____ Página

Introdução:
Vivemos num mundo
fragmentado. É tão fácil perder os amigos, se distanciar das pessoas,
desenvolver ressentimentos e amarguras que eventualmente nos acompanham por
anos a fio, seguindo conosco na sepultura. Ira não resolvida, ressentimentos,
distanciamento...
Ultimamente
assustamo-nos com a grande quantidade de divórcio, eventualmente é quase
inconcebível que depois de se planejar com tanto amor, gastar verdadeiras
fortunas para um casamento, relacionamentos se dissolvam em meses, depois de um
encontro apoteótico e milionário. Para que um casamento se dissolva, é
necessário que se construa um volume significativo de acusação, indiferença,
ódio e mesquinharia. De repente, laços se dissolvem, votos são quebrados,
famílias são separadas.
Como precisamos de
reconciliação neste mundo tão fragmentado.
Stanley Jones,
conhecido pregador metodista afirma que a palavra chave na bíblia é Vida. Rick
Warren afirma que a palavra chave é Relacionamento. Seja qual for a palavra, e
eventualmente os dois estão certos na perspectiva que cada um adota, mas o fato
é que a Bíblia sintetiza a obra de Cristo dizendo: “Deus estava em Cristo, reconciliando consigo mesmo o mundo”. Cristo
veio fazer a reconciliação que se rompe quando o homem resolveu viver por si
mesmo, de forma autônoma e independente.
O texto lido nos fala
de reconciliação. De Jacó com Labão, seu sogro; e com seu irmão Esaú. Na
verdade Jacó foi um homem de rupturas e quebras: teve conflito com seu pai,
enganando-o; com seu irmão, traindo-o; com seu sogro, em atitudes de
espertezas, desonestidades e malandragens e com Deus. Sabemos deste último por
causa do encontro necessário que se deu em sua vida no vale de Jaboque (Gn 32).

________
____ Linhas de dados

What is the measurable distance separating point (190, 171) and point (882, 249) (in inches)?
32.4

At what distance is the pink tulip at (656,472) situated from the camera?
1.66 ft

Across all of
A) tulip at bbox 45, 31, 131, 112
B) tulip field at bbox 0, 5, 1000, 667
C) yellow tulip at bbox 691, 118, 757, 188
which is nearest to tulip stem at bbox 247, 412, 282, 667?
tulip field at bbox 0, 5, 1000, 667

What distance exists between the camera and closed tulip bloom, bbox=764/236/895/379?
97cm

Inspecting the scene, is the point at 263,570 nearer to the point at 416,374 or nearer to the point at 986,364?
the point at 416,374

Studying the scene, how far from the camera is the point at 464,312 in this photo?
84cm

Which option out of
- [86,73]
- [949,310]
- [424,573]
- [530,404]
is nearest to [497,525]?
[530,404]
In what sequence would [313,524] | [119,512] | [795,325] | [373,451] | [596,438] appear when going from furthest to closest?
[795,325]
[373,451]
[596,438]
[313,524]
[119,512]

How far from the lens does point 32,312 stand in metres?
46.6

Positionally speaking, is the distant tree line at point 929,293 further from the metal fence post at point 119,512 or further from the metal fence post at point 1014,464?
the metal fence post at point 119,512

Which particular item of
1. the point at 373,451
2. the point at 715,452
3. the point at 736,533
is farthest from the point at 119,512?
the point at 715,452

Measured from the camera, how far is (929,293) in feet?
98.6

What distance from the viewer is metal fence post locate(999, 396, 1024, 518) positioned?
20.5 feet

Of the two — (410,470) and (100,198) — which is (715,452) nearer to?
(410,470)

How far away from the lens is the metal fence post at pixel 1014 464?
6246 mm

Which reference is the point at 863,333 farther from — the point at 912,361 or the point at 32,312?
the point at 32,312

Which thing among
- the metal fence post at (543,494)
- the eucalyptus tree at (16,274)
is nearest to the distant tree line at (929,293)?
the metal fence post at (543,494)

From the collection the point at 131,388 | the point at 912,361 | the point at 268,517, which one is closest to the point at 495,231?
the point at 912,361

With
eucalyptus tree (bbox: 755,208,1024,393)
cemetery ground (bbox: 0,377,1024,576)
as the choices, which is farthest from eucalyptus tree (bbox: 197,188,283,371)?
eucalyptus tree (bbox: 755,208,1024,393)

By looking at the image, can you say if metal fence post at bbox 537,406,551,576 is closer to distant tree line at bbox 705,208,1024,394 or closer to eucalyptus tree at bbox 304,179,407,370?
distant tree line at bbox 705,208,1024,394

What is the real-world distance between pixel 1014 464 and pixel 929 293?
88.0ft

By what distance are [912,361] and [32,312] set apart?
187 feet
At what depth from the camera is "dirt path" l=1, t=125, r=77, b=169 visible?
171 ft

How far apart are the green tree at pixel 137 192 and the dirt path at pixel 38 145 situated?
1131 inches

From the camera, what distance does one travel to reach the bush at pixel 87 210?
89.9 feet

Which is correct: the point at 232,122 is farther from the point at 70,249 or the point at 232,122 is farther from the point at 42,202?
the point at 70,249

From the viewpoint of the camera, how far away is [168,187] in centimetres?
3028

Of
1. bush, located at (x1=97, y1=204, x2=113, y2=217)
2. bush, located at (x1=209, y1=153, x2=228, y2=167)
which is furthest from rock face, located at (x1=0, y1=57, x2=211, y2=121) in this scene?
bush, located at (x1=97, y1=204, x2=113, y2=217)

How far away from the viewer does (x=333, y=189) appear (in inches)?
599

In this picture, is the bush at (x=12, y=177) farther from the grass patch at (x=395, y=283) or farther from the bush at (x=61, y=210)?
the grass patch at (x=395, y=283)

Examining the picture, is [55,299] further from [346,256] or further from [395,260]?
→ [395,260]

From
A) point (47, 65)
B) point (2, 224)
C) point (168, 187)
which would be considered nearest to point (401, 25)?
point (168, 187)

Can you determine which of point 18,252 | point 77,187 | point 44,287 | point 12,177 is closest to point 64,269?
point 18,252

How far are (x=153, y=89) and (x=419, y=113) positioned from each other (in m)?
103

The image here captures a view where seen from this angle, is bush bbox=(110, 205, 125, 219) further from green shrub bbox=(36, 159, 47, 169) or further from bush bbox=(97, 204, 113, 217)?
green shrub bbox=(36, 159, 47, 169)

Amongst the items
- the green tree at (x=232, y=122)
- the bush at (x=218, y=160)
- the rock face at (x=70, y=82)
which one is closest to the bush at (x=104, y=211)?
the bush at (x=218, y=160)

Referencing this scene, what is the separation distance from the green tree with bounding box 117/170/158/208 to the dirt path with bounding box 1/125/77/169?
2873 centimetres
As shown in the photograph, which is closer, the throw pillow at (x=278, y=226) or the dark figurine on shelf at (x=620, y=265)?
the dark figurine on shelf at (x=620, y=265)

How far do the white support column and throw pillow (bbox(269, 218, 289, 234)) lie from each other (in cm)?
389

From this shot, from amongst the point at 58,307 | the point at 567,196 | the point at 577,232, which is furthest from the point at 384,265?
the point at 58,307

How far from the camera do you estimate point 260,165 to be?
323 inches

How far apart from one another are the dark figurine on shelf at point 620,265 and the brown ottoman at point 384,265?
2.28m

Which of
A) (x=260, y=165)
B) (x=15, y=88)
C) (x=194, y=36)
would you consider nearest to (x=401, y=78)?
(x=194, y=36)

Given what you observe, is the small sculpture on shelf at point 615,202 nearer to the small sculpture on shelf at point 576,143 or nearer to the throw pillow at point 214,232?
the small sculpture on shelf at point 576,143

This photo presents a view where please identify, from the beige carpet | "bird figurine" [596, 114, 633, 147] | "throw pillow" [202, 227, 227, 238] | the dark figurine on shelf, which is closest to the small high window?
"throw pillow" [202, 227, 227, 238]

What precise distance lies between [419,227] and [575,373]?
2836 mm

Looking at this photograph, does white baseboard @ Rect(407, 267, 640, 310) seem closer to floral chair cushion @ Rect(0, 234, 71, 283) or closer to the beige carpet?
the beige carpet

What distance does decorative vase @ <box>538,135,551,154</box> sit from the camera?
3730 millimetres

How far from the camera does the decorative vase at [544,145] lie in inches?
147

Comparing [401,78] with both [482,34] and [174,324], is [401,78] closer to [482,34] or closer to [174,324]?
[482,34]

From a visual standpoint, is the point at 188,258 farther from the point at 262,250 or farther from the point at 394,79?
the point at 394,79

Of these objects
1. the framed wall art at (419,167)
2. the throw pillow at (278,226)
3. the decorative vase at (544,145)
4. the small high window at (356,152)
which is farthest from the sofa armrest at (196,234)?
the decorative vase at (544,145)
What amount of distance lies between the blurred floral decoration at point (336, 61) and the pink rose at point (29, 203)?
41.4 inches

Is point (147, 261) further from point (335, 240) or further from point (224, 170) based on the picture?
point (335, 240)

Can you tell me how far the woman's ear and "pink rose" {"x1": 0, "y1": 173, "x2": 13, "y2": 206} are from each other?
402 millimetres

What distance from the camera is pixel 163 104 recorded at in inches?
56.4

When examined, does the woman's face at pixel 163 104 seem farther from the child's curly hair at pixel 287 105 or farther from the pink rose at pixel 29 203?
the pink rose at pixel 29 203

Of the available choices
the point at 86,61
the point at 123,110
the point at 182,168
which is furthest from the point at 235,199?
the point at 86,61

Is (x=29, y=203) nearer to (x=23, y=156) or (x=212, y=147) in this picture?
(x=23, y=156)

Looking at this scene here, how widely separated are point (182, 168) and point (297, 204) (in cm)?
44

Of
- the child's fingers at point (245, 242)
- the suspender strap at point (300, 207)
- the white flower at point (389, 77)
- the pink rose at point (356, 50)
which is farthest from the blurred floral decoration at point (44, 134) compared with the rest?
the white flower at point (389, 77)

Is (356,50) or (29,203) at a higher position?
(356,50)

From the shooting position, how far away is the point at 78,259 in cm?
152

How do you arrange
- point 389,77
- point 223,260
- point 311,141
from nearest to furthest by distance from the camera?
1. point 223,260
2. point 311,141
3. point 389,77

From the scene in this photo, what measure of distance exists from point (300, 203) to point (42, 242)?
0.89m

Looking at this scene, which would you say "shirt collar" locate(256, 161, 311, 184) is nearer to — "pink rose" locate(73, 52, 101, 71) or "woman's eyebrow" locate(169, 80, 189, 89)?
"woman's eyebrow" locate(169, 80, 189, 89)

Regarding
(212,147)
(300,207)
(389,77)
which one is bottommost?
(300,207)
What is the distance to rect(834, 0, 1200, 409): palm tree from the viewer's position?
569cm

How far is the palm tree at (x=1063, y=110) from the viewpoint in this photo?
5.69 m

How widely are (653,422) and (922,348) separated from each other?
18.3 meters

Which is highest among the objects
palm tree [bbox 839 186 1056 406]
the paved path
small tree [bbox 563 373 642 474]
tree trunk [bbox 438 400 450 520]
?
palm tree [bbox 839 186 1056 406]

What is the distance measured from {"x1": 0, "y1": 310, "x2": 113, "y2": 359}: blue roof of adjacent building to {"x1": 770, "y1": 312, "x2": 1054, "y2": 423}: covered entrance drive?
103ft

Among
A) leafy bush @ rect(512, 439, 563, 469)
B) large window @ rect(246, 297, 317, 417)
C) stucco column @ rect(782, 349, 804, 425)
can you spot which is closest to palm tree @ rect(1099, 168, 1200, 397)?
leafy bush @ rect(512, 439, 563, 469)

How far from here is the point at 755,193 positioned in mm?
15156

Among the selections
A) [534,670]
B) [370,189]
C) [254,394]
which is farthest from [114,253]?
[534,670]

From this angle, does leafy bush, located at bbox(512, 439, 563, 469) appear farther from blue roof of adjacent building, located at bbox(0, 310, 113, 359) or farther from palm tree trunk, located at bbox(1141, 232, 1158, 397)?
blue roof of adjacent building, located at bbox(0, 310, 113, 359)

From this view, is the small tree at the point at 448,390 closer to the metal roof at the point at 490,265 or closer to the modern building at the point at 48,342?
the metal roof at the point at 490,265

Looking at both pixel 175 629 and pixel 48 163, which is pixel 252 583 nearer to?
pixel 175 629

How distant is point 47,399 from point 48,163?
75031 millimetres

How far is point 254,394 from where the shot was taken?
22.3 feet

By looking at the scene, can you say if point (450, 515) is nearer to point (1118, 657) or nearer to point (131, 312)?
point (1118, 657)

________

Tarefa solicitada 1 ->
Com base na introdução sobre reconciliação, explique em uma a três frases como se sabe do conflito de Jacó com Deus.
Tarefa solicitada 2 ->
Prossiga a introdução sobre reconciliação, redigindo o que viria logo após sua última frase.
As linhas de dados não são necessárias para realizar as tarefas.

Resposta final 1 ->
Sabe-se desse conflito por causa do encontro necessário que se deu na vida de Jacó no vale de Jaboque, relatado em Gênesis 32.

Resposta final 2 ->
No entanto, Jacó é um
homem crente! Ele é filho da promessa! Mas parece tentar viver como alguém
alienado de um propósito de Deus para sua história por muitos anos, mas ele não
pode viver a vida inteira assim. Neste texto está mais uma vez fugindo, mas a
vida dele precisa passar por um processo de reconciliação. E o que ele tem
agora é o irmão que prometeu matá-lo vinte anos atrás, e ele chegou numa trilha
sem saída: Não tem mais pra onde fugir. Seus relacionamentos precisam ser
tratados, é o fim da linha para este homem que sempre fugiu de enfrentamentos e
lutas.
Antes de mais nada,
ele precisa de reconciliação porque não
pode viver uma existência eternamente fragmentada – Jacó foge, muda de
país, tenta esquecer sua história e família, no entanto, continua doente da
alma, tendo sempre que lidar com o fantasma do seu irmão que o persegue e com
as sombras do seu coração. A verdade é que relacionamentos mal resolvidos nos
deixam mancos para o resto da vida. Platão afirmou que “a alma culpada correrá
inconscientemente para seu juiz”. Quando não lidamos com perdão, graça e
reconciliação, fragmentamos nossa história. É como um osso quebrado e mal
cicatrizado. Você tenta ignorar o problema, mas ele está presente.
Jay Adams afirma que
40% perturbações psiquiátricas são geradas por emoções mal resolvidas: culpa,
rejeição, etc., e faz uma afirmação ousada. Muitas pessoas que se encontram
atualmente em intensos tratamentos psiquiátricos, poderiam ser curadas se
lidassem de forma mais objetiva com o seu pecado, com a culpa e restaurando
relacionamentos de amargura e distanciamento afetivos.
O texto lido nos
ensina também que, logo após a
reconciliação com Labão, seu sogro, os
céus começam a se abrir para Jacó. A afirmação bíblica surpreende dizendo
que assim que ele se despediu de seu sogro, num ambiente de cura e restauração,
“anjos de Deus lhe saíram a encontrá-lo.
Quando os viu, disse: Este é o acampamento de Deus. E chamou aquele lugar
Maanaim” (Gn 32.1-2). Eu não sei se a idéia aqui é literal, mas isto não é
que mais importa. O fato marcante é que reconciliação abre as portas do céu
para a alma. Existem muitas pessoas que fecharam os céus e as manifestações de
Deus na sua história, por causa da sucessiva quebra de princípios e
relacionamentos.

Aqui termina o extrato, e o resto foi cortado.